5) Imperial Oil (IMO) is Canada's second-largest petroleum company. It is engaged in the upstream business of exploration, extraction, and production of crude oil and natural gas for the past 130 years. In addition, the company is involved in the downstream business of refining and marketing as well as the chemical business. Imperial Oil Limited is a subsidiary of Exxon Mobil Corporation (XOM). Its heavy oil production comes from its substantial stakes in several oil sands projects in Canada. It is a dividend payer with a very low annual yield which is equal to 1%. It produces almost 250,000 boepd (80% oil and liquids). It initiated a share buyback program in June 2012 which is an indication that it is undervalued at $40. Based on its 2012 EPS, it trades with a 2012 PE = 11 and PBV = 3. It also trades 10x its funds from operations annualized and a long-term debt/FFO ratio equal to 1.3.

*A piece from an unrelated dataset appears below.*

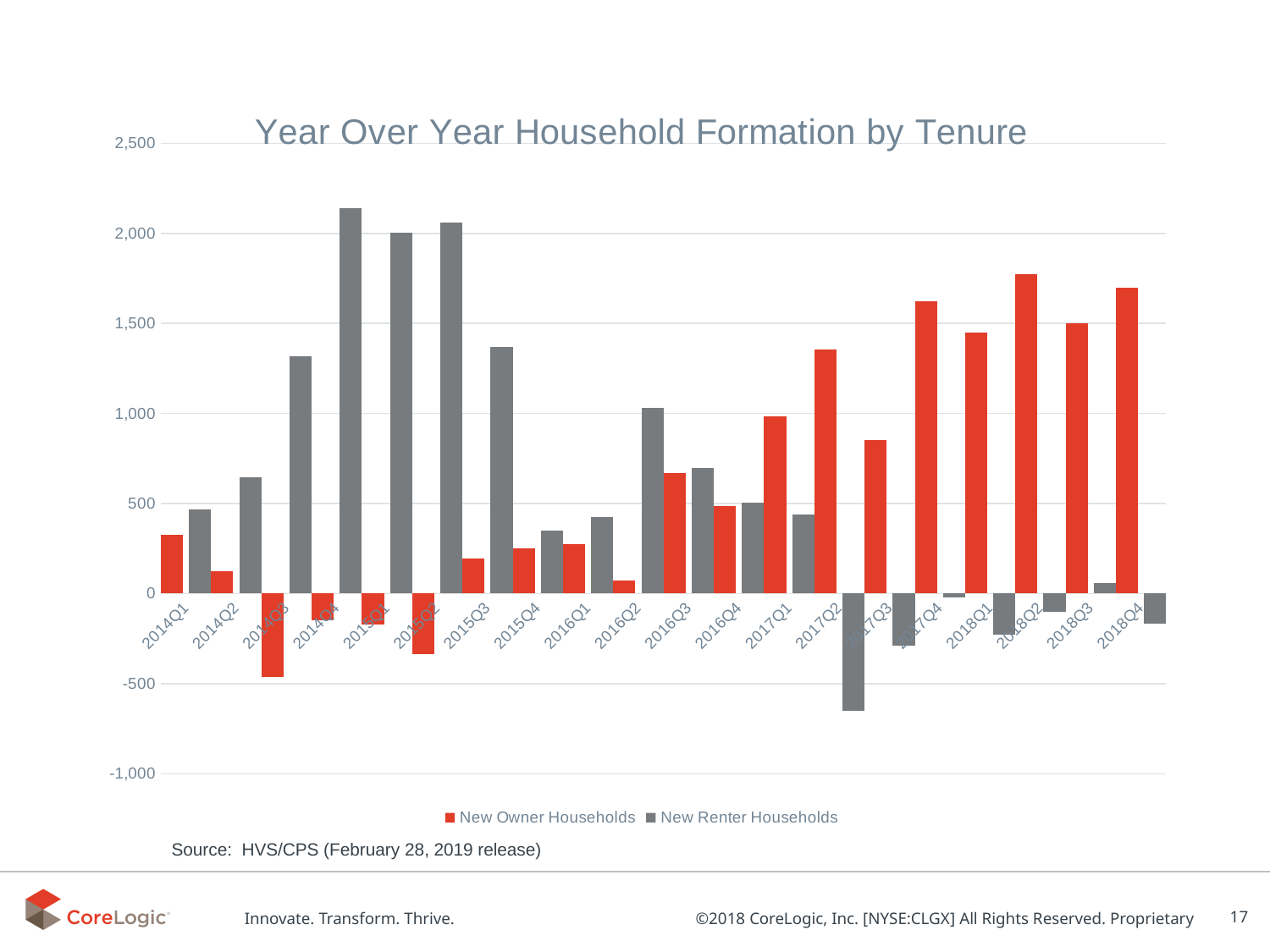
Is the New Renter Households value for 2017Q2 greater or less than -500? less Which colour represents New Renter Households in the chart? Gray How many series does the legend list? 2 How many quarters are shown along the x axis? 20 In which quarter is the New Renter Households value highest? 2014Q4 Is the New Renter Households value for 2014Q4 greater or less than 2,000? greater In which quarter is the New Owner Households value lowest? 2014Q3 In which quarter is the New Renter Households value lowest? 2017Q2 What is the title of the chart? Year Over Year Household Formation by Tenure In 2018Q2, which is larger: New Owner Households or New Renter Households? New Owner Households What kind of chart is shown on the slide? Bar chart Is the New Owner Households value for 2018Q2 greater or less than 1,500? greater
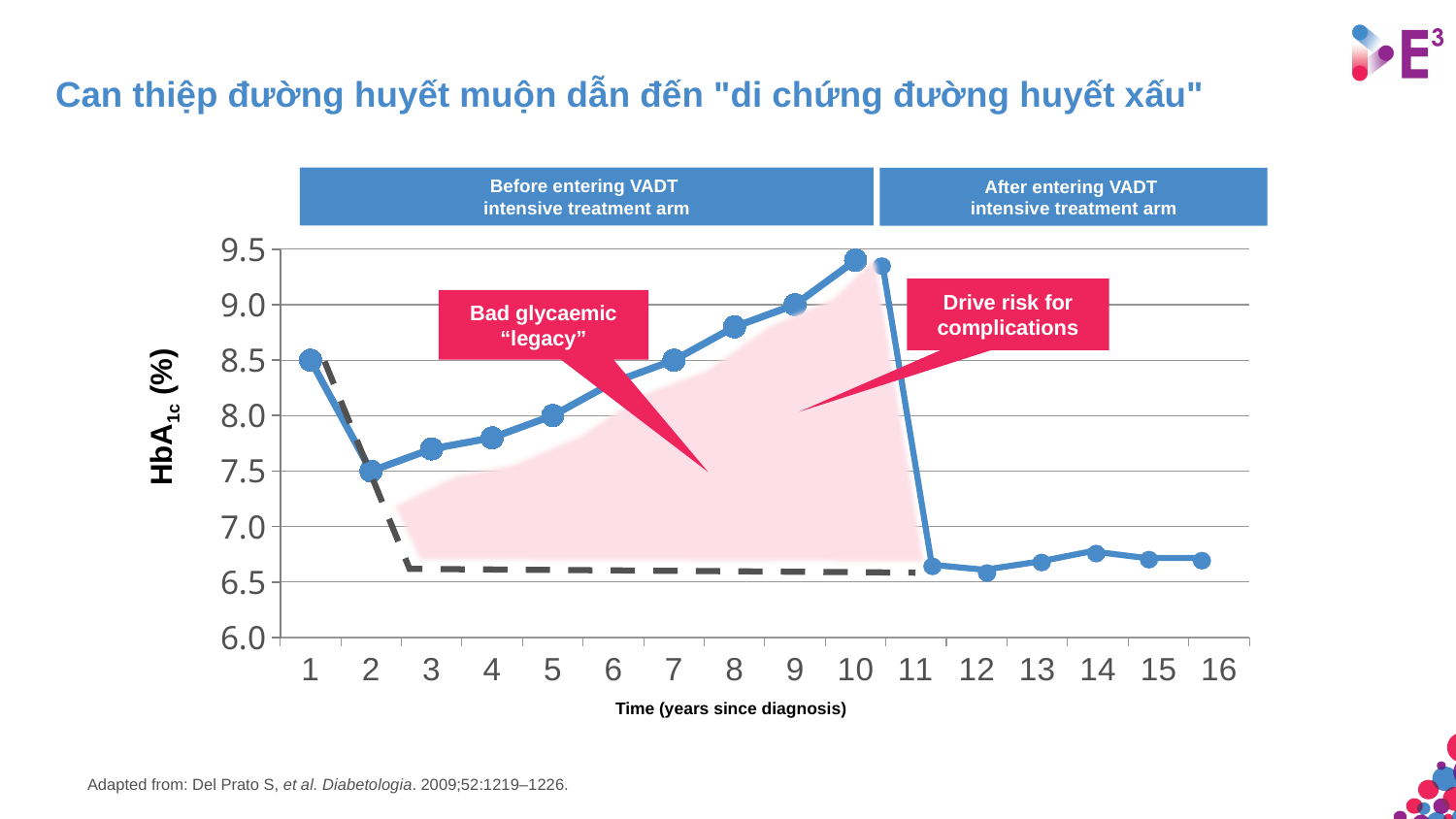
What is the HbA1c value at year 2 since diagnosis? 7.5 What type of chart is shown on the slide? Line chart What is the HbA1c value at year 9 since diagnosis? 9.0 Is the HbA1c value at year 12 greater or less than 7.0? less What is the label of the x axis? Time (years since diagnosis) Between year 2 and year 10, does the HbA1c value rise or fall? Rise Is the HbA1c value at year 3 greater or less than 8.0? less What is the label of the y axis? HbA1c (%) At which year since diagnosis does HbA1c reach its highest value? 10 What is the HbA1c value at year 1 since diagnosis? 8.5 Which has the higher HbA1c value: year 2 or year 9? Year 9 Is the HbA1c value at year 10 greater or less than 9.0? greater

6) Husky Energy (OTCQB:HUSKF) is the third-largest integrated oil producer and refiner of Canada and it is a Canadian company which is controlled by an Asian, the billionaire Li Ka-Shing. Husky operates Upstream, Midstream and Downstream business segments in North America and conducts upstream activities in the Asia Pacific Region and Greenland. The Company's conventional oil and natural gas assets, heavy oil production and upgrading and transportation infrastructure in Western Canada provides a firm foundation to support three growth pillars: the Oil Sands, the Atlantic Region and the Asia Pacific Region. The company is a dominant heavy oil producer with a 300,000 boepd (65% oil and liquids) current production approximately and an almost 5% annual dividend. Husky is currently building two new oil sands projects in Sandall and Rush Lake to produce heavy oil there by 2014 and 2015 respectively. It has also initiated the construction of another heavy oil project in Sunrise which is a 50/50 JV with BP Plc (BP) for the production of 20,000 bbl/d of heavy oil by 2016. Based on its 2012 EPS, it trades with a 2012 PE = 13 and PBV = 1.4. It also trades 7x its funds from operations annualized and a long-term debt/FFO ratio equal to 1.1.

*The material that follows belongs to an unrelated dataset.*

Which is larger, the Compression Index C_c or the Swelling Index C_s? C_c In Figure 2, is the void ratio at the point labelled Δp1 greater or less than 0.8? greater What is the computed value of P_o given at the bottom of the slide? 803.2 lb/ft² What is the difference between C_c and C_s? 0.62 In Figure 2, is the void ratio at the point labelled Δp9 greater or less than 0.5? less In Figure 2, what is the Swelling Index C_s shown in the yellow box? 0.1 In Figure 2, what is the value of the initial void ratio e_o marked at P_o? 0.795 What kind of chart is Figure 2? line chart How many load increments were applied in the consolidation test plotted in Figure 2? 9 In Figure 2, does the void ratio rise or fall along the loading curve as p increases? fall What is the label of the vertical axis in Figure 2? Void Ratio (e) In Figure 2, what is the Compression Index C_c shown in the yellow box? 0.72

7) MEG Energy (OTCPK:MEGEF) is an oil sands company focused on sustainable in situ oil sands development and production in the Athabasca oil sands region of Alberta. MEG is actively developing enhanced oil recovery projects that utilize steam assisted gravity drainage ("SAGD") extraction methods. It owns a 100% working interest in over 900 sections of oil sands leases. It produced 30,429 bbl/d in Q2 2012 from its Christina Lake project. It is also developing its Surmont project and began the regulatory process in early 2012. Based on its 2012 EPS, it trades with a sky high 2012 PE which looks to be much higher than 50 and PBV = 1.8. It also trades 30x its funds from operations annualized and a very high long-term debt/FFO ratio of 7. So obviously MEG is highly leveraged although this has not been factored into the price yet. All that being said, is MEG a good short candidate with such high ratios in comparison with the other major Canadian peers mentioned above? It may be but I do not short stocks.